Spit!
July 1, 2023 2023-07-01 7:57Spit!
I can just imagine the guy who was healed asking his friends later, “What did he put on my eyes?” To see his face when his friend says, “Spit. He put his own spit on your eyes.” Seriously, spit? Jesus put spit on the blind man’s eyes to make him see? Well, that is what He did.
This is one of those times in the Scripture when I wish I could know the absolute thought process of what Jesus was doing or saying. There are many things Christ did that are confusing. I also wonder what He wrote in the dirt as the people gathered to stone the woman caught in adultery. They were ready to stone this lady. She was guilty and this was the normal way of dealing with it. Moses had written into law that a woman caught in adultery should be stoned. But as Jesus was writing in the dirt, he must have written something that had a dramatic impact on the people. Jesus’ words were powerful. “Whoever is without sin may cast the first stone.” But what did He write?

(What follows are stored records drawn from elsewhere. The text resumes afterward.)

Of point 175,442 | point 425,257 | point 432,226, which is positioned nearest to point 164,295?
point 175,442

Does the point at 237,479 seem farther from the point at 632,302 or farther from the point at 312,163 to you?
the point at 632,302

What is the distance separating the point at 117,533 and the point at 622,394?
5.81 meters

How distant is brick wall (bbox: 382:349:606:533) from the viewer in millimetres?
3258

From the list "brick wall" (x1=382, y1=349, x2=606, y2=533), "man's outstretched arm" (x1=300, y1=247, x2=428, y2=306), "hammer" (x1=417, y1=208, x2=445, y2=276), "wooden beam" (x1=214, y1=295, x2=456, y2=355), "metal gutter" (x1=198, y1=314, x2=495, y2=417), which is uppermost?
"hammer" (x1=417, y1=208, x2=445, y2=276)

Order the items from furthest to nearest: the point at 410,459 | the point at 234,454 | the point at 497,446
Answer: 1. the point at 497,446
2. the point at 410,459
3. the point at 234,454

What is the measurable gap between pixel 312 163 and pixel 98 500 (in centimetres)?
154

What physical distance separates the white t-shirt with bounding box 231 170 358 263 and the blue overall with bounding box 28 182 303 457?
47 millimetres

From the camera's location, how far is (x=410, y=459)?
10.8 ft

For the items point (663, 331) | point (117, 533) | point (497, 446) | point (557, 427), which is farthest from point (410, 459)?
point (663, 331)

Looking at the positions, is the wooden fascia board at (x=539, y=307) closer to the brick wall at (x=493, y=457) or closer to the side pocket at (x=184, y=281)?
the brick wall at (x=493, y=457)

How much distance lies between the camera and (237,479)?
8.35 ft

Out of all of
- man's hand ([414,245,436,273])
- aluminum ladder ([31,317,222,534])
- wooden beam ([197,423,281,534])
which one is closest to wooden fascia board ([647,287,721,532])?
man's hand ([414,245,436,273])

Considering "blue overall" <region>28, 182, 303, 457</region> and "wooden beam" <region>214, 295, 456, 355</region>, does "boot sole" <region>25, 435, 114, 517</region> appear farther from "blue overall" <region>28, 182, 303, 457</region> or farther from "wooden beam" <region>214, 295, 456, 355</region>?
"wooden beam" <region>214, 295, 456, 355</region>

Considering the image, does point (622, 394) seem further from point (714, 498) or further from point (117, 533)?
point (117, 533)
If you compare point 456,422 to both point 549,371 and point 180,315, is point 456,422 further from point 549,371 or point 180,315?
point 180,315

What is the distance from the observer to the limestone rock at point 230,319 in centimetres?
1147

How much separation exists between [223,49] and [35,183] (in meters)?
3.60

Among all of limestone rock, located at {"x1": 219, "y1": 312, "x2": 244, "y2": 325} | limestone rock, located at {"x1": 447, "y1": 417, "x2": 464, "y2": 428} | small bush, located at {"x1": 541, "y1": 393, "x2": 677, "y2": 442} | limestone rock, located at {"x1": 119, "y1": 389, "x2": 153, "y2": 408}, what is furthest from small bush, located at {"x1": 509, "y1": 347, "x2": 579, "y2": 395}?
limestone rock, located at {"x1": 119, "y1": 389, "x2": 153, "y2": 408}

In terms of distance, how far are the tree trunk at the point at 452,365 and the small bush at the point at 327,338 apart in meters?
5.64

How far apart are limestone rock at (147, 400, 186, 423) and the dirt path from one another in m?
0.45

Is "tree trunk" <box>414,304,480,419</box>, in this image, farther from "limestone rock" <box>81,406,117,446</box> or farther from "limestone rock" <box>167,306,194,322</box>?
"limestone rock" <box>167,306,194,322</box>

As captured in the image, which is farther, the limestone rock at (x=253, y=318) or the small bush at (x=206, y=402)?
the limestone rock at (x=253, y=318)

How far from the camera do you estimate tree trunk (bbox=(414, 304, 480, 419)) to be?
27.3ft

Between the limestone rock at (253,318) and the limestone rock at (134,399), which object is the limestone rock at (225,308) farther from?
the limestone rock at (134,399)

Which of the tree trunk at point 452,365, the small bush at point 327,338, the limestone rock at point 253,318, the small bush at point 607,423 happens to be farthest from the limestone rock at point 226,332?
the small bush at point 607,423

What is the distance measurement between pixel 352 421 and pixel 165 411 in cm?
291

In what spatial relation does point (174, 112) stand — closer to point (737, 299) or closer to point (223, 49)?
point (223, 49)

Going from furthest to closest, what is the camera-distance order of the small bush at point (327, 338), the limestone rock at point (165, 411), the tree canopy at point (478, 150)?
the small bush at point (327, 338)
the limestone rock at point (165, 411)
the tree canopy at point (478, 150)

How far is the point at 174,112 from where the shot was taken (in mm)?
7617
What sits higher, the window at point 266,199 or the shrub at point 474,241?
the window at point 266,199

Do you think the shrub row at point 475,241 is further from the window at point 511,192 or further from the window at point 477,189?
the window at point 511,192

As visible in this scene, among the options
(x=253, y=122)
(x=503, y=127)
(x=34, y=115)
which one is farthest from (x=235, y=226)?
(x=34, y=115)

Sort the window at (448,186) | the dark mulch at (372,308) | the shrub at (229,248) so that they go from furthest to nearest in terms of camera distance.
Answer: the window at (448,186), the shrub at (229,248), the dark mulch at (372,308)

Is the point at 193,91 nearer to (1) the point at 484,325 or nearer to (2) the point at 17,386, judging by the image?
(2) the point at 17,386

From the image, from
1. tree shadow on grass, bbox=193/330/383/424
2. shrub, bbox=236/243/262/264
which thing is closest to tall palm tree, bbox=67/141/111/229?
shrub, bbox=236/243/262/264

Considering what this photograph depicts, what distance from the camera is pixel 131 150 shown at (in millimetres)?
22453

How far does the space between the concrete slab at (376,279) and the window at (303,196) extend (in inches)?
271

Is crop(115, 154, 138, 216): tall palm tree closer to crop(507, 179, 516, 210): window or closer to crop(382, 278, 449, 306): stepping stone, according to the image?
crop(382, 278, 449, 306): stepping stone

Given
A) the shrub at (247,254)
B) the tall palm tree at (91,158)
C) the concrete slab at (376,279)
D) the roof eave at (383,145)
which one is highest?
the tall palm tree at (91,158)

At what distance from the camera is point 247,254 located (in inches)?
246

Did He describe some of their sins? I don’t know. The one thing I do know is that whatever Jesus did, there was a reason. There was a lesson to be learned. What do we learn from Jesus rubbing his spit all over the eyes of a blind man?
John 9:1-11
As he went along, he saw a man blind from birth. His disciples asked him, “Rabbi, who sinned, this man or his parents, that he was born blind?” “Neither this man nor his parents sinned,” said Jesus, “but this happened so that the works of God might be displayed in him. As long as it is day, we must do the works of him who sent me. Night is coming, when no one can work. While I am in the world, I am the light of the world.” After saying this, he spit on the ground, made some mud with the saliva, and put it on the man’s eyes. “Go,” he told him, “wash in the Pool of Siloam” (this word means “Sent”). So the man went and washed, and came home seeing. His neighbors and those who had formerly seen him begging asked, “Isn’t this the same man who used to sit and beg?” Some claimed that he was. Others said, “No, he only looks like him.”But he himself insisted, “I am the man.”“How then were your eyes opened?” they asked. He replied, “The man they call Jesus made some mud and put it on my eyes. He told me to go to Siloam and wash. So I went and washed, and then I could see.”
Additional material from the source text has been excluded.